== SELECTED EXTRACT ==
Since then, Venkataswamy has expanded his one clinic into five and built a 3,200-person cadre of clinicians and nurses to run them. Like the first Aravind clinic, they make their services available to all who need them, regardless of income. Each clinic has separate wings—some wings for the middle-class patients who can pay in full, and others for the lower-income and destitute patients who cannot. The same doctors work in both. Patients may pay what they are able to, or not pay at all, if necessary. Roughly one-third pay nothing at all. Because about half of the patients pay in full, however, Aravind has money to set aside to provide free services for those who cannot.
To this network of clinics, Aravind later added a manufacturing facility. It is internationally certified and distributes transplant lenses to millions of patients in 120 countries. The lens price is about $10, a tiny fraction of the $150 that a typical lens would cost.
Despite charging so little for its products and services, Aravind exhibits remarkable fiscal solvency. Not one Aravind hospital receives even a rupee of private charity, public aid, or foreign funding. In 2009-2010, according to Forbes magazine, Aravind accumulated $29 million in revenues and ran a surplus of $13 million.
Its clinics thrive by constantly identifying the most-efficient means to perform every last task. A surgeon’s salary is delinked from patient load—pay is based on results, not on procedures. Also, management routinely reviews every doctor’s clinical protocols and any tests or medications that he or she has prescribed, in order to make sure that no doctor is ordering more tests or treatments than necessary. As a corollary, Aravind’s physicians accept lower earnings than most practitioners in their fields. They receive fixed salaries with no bonuses for seeing extra patients or performing extra tests. On the other hand, they also carry far fewer debts: 90% of them complete their training at Aravind itself, not at medical schools.
That is not to say that Aravind doctors are less capable than their formally trained counterparts. Their patients on average fare even better, post-treatment, than patients who obtain similar services in Britain’s hospital system, according to the charity-rating service Givewell. Some of this success may be attributable to positive peer pressure. The Aravind clinics compile weekly spreadsheets detailing each practitioner’s patient case, actions taken, and outcome. All personnel review each other’s data to learn lessons wherever possible, identify and solve any problems, and spur each other to do better.
The Aravind clinics also do not permit cost cutting to be a pretext for denying services or curbing time spent with patients. An Aravind surgeon conducts an average of 2,000 cataract surgeries a year, far above the typical Indian surgeon’s average of 400 and the typical U.S. surgeon’s average of 200. “Assembly-line” processes help to expedite patient intake by cutting the lag time between operations: Whereas a typical surgeon in India takes 15 minutes to shift from concluding an operation on one patient to commencing an operation on another, most Aravind surgeons move from the first patient to the next in just one to three minutes. Venkatesh Rangaraj, one of Aravind’s higher-volume surgeons, completes 100 cataract operations a day, averaging 3.5 minutes per case.
“Health care delivery in much of the world is fundamentally driven by the notion of limitation—an underlying assumption that there is simply not enough to go around for everybody’s needs. That its model defied this notion (even in the years when its own resources were scarce) is perhaps Aravind’s most potent and paradoxical quality,” write Pavithra K. Mehta and Suchitra Shenoy in their book, Infinite Vision: How Aravind Became the World’s Greatest Business Case for Compassion (Berrett-Koehler, 2011).
===
### YOUR INSTRUCTIONS
Carry the account of the Aravind eye clinics forward from its final sentence, which quotes the book Infinite Vision.
== ENTRIES PROVIDED ==
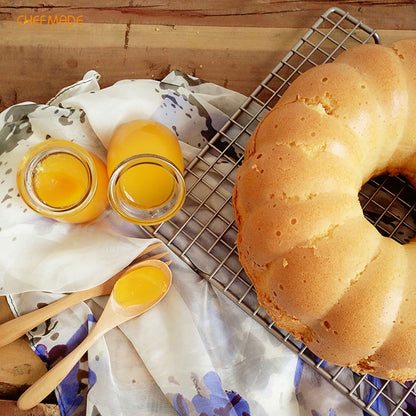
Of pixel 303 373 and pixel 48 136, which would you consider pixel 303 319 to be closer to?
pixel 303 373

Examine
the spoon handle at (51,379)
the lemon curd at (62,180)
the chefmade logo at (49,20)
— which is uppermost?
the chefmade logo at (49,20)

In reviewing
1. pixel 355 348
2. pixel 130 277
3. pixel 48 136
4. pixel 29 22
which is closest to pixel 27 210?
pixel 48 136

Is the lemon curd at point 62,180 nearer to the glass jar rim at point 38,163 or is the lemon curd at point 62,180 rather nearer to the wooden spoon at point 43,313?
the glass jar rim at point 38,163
===
== ENTRIES PROVIDED ==
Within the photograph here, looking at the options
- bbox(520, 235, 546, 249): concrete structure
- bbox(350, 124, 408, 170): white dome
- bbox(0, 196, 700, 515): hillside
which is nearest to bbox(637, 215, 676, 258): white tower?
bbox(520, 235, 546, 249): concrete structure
===
== ENTRIES PROVIDED ==
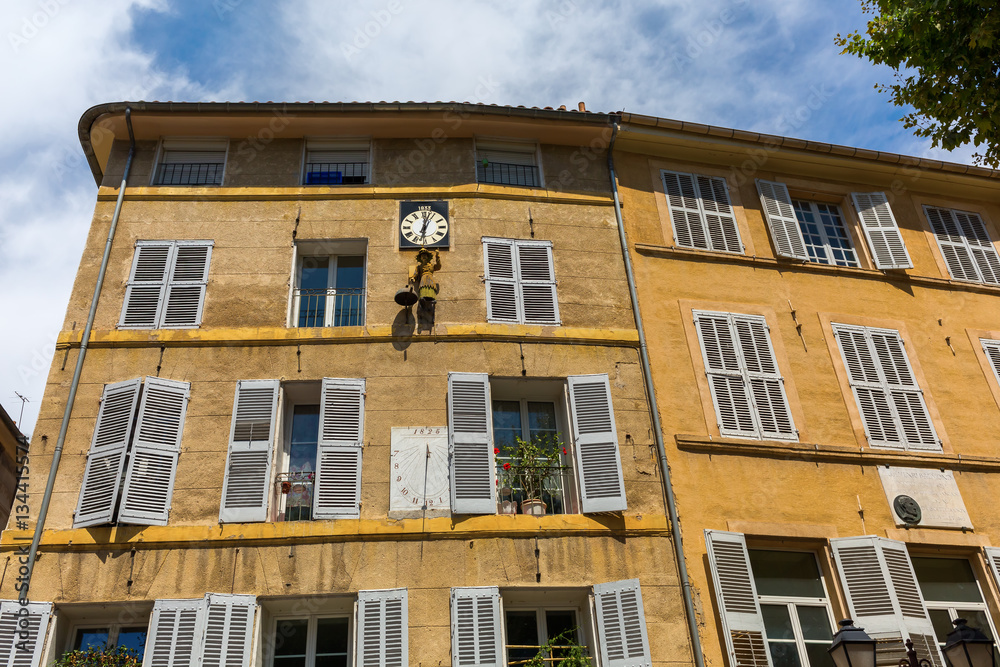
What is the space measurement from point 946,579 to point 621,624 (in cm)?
===
### EXERCISE ANSWER
Health professionals throughout India have taken note. Over the last decade, hundreds of Indian hospitals have personally consulted with Aravind and made efforts to emulate the Aravind mission. It is a far more admirable model, for sure, than U.S. hospitals, where patients on Medicaid and Medicare are being turned away because the doctors will not accept the programs’ low reimbursement rates. Discounted services are not yet an accepted course of action in the U.S. system. They are now in India, thanks to Aravind pointing the way.
One Aravind-like model is now bringing low-cost cardiac treatment to India’s poor. The first Narayana Hrudayalaya hospital, founded in Bangalore, India, in 2001 by Devi Shetty, ramped up patient intake to levels unheard of in most of the industrialized world. Whereas the average U.S. hospital has 160 beds, this hospital has 1,000. In 2008, its team of 42 surgeons completed 3,174 cardiac bypass surgeries, more than twice the 1,367 that the prestigious U.S. hospital Cleveland Clinic did that same year. And whereas the Children’s Hospital in Boston operated on 1,026 children patients in 2008, the surgeons at Narayana Hrudayalaya operated on 2,777.
Like those at Aravind, the Narayana Hrudatalaya physicians work more hours than any of their counterparts in the United States. Shetty’s surgeons perform two to three procedures daily, six days a week, and work 60 to 70 hours a week, compared with a typical U.S. surgeon’s workload of one or two procedures a day, five days a week, and 60 hours a week.
Some skeptics might expect Shetty’s surgeons to suffer exhaustion from these huge case loads, and for their work quality to consequently drop. Yet this is not the case. The mortality rate for the first 30 days following coronary artery bypass surgery at Narayana Hrudayalaya was 1.4%, compared with 1.9% in the United States, according to the Society of Thoracic Surgeons. Jack Lewin, chief executive of the American College of Cardiology, who visited the facility in 2009, argues that the Indian hospital’s rate is all the more impressive, since its patient population has generally far less basic care than an American population and typically arrive at the hospital with their cardiac conditions at more severe and acute stages.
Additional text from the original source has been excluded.